O całej sytuacji szeroko informowały lokalne media pod koniec lata tego roku. Budowa drogi ekspresowej S14 wymusiła konieczność przejęcia części nieruchomości Państwa Pokojowy, na której znajdowała się studnia głębinowa, wraz z podłączeniem jej do domu.

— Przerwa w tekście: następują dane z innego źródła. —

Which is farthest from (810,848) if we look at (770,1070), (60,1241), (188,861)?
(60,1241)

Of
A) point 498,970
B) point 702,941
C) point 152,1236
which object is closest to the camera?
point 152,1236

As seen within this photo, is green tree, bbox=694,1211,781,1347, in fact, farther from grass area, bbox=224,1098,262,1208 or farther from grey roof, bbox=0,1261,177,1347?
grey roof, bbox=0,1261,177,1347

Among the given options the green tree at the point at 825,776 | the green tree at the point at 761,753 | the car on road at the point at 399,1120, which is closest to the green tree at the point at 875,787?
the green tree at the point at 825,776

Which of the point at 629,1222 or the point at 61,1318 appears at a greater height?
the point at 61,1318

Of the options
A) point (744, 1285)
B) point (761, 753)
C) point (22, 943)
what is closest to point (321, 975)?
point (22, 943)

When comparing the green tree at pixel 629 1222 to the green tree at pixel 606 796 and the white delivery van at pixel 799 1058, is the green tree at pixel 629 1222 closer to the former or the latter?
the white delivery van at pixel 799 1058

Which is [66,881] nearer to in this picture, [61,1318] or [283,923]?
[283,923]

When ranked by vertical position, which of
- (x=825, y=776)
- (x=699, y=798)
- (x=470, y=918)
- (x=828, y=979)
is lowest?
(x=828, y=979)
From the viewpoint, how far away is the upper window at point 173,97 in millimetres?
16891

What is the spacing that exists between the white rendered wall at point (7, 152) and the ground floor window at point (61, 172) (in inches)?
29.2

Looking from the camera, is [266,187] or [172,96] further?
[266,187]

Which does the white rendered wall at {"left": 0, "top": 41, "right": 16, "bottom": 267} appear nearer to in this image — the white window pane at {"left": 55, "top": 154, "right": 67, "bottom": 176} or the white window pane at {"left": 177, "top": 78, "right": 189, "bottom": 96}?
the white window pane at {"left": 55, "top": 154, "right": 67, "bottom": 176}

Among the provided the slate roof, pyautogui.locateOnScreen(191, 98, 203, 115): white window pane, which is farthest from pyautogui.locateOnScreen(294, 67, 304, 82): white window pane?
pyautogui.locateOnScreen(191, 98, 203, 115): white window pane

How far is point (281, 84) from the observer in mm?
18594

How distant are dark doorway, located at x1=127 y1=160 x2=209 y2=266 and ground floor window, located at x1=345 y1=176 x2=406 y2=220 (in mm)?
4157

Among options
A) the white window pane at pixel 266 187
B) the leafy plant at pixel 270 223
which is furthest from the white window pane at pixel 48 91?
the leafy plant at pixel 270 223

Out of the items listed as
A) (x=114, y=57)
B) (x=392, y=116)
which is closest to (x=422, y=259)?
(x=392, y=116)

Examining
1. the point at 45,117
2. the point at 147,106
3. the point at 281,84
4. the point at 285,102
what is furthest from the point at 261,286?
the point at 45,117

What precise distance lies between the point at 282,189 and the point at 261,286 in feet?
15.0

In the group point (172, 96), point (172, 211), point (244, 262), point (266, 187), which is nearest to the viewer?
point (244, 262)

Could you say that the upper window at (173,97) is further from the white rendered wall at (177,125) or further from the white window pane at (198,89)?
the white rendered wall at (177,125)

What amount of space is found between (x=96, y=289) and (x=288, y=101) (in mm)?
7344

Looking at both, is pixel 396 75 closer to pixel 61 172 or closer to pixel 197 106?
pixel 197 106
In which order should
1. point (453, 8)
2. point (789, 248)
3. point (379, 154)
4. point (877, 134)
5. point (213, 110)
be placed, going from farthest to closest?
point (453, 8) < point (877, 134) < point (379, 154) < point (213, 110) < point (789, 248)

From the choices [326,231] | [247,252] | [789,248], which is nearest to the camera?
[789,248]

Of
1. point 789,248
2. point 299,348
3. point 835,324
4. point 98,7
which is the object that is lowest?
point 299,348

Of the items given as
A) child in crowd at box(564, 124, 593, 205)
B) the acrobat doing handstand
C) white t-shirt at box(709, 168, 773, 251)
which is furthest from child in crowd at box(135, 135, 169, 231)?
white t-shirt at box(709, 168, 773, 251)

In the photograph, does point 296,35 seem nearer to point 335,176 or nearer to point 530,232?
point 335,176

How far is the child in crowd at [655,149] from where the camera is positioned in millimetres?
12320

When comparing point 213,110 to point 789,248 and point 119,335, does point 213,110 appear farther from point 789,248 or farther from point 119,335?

Właściciele nieruchomości byli informowani o fakcie przejęcia części nieruchomości (wraz ze studnią) w pismach GDDKiA już
w 2015 r. Mimo to nie odwołali się od decyzji Wojewody Łódzkiego o zezwoleniu na realizację inwestycji drogowej (ZRID), jak również zaakceptowali wysokość odszkodowania za teren i będącą na nim studnię, które zostało wypłacone w 2017 r. Celem wypłacanych przez GDDKiA odszkodowań, jest nie tylko rekompensata za przejęte mienie, ale także przekazanie środków finansowych na odtworzenie dotychczasowych warunków życia. Z formalnego, prawnego punktu widzenia wypłata odszkodowania zamyka sprawę i wyczerpuje wszelkie roszczenia wobec inwestora - GDDKiA.
Od tamtej pory Państwo Pokojowy regularnie przysyłali żądania wykupienia pozostałej części nieruchomości, mimo że konsekwentnie byli informowani przez GDDKiA, że brak jest ku temu jakichkolwiek podstaw prawnych. Należy tu nadmienić, że w podobnych sytuacjach to właściciel nieruchomości musi ponad wszelką wątpliwość dowieść, że nie można jej użytkować na dotychczasowych zasadach i dowody te muszą być niepodważalne, ponieważ wykupienie nieruchomości w formie tzw. resztówki, wiąże się z wydawaniem publicznych pieniędzy. Więcej o zasadach nabywania nieruchomości pod budowę dróg możecie Państwo przeczytać tutaj:
W chwili rozpoczęcia budowy, kiedy konieczne okazało się zlikwidowanie studni (będącej już, po wypłaceniu odszkodowania, własnością Skarbu Państwa), jej byli właściciele postawili szereg bezpodstawnych zarzutów i nieprawdziwych tez, jak choćby takich, że wody na zamieszkałej przez nich działce nie ma, a inwestor chce ich odciąć od jedynego jej źródła, jednocześnie szeroko informując o sprawie, w krzywdzącym inwestora tonie, lokalne media. Nie przedłożyli przy tym żadnych wiarygodnych dokumentów, a jedynie kilka mocno wątpliwych opinii.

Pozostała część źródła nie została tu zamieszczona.